Quanto Cohen sia stato convincente non è noto. Il problema per Israele non sono gli Usa e gli europei. Il punto interrogativo sono alcuni alleati arabi. In particolare Emirati, Bahrain e Marocco, firmatari con il Sudan degli Accordi di Abramo nel 2020, e partner di vecchia data come Egitto e Giordania. Nessuno dei regnanti, presidenti e governanti di questi paesi vuole la rottura con Israele: troppi gli interessi comuni a cominciare dall’avversione per l’Iran. Allo stesso tempo non possono non tenere conto del legame tra le loro popolazioni e la Spianata di Gerusalemme e del sostegno alla causa palestinese. Netanyahu e i suoi ministri mettono in difficoltà gli alleati nella regione perché dopo Gerusalemme vogliono annettere a Israele la Cisgiordania dove i palestinesi intendono stabilire uno Stato indipendente. E si preparano ad espandere gli insediamenti coloniali considerati, non solo dai palestinesi, uno dei motivi centrali del conflitto. I palestinesi ora fanno pressione su questi paesi arabi e li invitano a rivedere le relazioni con Israele. Ieri all’Onu, prima della riunione del Consiglio di Sicurezza, i ministri degli esteri della Palestina e di alcuni paesi arabi hanno emesso una dichiarazione di aperta condanna della visita di Ben Gvir alla Spianata.
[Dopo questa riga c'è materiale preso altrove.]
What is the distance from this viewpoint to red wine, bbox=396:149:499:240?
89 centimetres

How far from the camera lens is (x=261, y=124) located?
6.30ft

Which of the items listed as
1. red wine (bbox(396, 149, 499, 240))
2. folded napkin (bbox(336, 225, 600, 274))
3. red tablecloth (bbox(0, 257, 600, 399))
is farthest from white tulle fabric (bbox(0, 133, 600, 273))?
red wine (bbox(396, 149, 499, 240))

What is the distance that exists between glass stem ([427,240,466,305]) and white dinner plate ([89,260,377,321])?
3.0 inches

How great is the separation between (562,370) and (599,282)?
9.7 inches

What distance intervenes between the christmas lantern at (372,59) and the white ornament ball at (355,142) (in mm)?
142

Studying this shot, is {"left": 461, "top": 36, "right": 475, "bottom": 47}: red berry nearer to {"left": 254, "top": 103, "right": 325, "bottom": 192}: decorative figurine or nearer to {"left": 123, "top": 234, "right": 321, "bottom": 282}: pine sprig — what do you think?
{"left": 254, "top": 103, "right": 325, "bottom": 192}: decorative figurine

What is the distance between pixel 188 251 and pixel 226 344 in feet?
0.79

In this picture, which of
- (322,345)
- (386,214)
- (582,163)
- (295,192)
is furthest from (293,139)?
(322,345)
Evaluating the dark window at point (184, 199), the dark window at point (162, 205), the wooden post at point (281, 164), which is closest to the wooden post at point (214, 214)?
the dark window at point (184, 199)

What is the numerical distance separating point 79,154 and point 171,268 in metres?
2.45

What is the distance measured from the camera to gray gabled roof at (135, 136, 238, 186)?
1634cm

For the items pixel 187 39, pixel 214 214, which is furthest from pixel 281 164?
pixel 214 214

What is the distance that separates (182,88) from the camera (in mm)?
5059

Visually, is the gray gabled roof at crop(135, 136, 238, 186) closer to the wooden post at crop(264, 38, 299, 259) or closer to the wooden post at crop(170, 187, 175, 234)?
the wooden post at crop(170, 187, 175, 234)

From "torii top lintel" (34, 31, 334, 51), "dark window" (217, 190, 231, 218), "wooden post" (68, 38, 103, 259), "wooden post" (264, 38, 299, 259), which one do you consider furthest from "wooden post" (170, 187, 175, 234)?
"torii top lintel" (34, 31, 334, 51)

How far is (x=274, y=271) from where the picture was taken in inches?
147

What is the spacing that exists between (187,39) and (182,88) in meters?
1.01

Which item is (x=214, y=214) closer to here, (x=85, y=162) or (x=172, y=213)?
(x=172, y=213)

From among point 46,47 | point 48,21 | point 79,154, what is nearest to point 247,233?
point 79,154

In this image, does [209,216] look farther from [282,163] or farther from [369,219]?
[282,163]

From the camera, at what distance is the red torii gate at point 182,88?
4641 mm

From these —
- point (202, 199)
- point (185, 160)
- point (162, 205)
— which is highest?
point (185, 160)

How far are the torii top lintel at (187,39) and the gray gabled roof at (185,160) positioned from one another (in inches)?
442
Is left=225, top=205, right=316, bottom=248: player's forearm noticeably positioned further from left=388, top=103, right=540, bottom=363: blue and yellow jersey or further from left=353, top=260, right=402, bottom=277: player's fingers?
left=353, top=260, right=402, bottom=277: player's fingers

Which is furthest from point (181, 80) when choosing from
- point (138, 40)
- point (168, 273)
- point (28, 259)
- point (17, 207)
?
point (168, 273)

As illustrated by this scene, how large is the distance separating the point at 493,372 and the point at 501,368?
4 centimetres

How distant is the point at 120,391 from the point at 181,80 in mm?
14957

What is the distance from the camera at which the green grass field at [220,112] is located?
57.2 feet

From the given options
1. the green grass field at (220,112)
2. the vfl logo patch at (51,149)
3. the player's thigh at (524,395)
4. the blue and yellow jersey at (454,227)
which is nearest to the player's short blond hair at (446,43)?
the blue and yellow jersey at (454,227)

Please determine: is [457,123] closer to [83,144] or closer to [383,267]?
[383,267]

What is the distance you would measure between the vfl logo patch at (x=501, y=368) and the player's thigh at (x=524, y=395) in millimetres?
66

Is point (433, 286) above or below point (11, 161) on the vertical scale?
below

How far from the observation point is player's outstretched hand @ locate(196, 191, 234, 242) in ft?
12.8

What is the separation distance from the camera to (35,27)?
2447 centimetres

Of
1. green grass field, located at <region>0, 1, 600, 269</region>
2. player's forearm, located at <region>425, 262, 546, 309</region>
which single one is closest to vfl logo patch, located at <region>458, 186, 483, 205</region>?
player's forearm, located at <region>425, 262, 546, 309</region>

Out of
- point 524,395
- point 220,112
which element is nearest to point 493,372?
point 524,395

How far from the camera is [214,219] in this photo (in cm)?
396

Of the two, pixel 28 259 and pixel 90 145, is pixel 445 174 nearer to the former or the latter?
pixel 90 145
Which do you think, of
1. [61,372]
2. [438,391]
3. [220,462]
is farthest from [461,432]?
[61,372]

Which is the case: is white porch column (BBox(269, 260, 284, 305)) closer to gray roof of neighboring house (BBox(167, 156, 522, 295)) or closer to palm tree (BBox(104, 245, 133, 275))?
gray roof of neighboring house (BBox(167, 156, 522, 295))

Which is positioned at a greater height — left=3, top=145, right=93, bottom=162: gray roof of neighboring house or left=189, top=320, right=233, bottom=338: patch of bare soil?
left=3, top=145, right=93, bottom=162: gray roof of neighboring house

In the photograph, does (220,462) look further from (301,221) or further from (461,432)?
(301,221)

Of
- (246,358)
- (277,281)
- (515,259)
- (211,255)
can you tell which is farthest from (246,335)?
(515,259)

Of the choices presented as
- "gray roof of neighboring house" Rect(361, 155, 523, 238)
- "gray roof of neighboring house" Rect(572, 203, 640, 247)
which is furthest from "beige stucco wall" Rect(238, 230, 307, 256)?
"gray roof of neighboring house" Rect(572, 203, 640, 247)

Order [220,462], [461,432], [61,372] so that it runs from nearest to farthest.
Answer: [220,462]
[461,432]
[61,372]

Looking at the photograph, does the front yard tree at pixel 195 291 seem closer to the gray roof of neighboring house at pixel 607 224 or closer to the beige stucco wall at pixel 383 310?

La tensione in Cisgiordania è sempre alta. Nella notte tra mercoledì e giovedì un ragazzo palestinese di 16 anni, Amer Abu Zaytun, è stato ucciso da un proiettile alla testa durante scontri a fuoco innescati da un raid dell’esercito israeliano a Balata (Nablus). È il quarto palestinese ucciso dall’inizio dell’anno. Ieri all’alba il decano dei prigionieri politici palestinesi in Israele, Karim Younis, è stato rilasciato dopo 40 anni di reclusione e ha raggiunto il suo villaggio, Ara, in bassa Galilea, dove è stato accolto da un bagno di folla. Younis, divenuto un simbolo per la sua lunga detenzione, era stato condannato per aver ucciso un soldato nel 1980. Il ministro dell’interno Arie Deri ha chiesto che sia revocata la sua cittadinanza israeliana.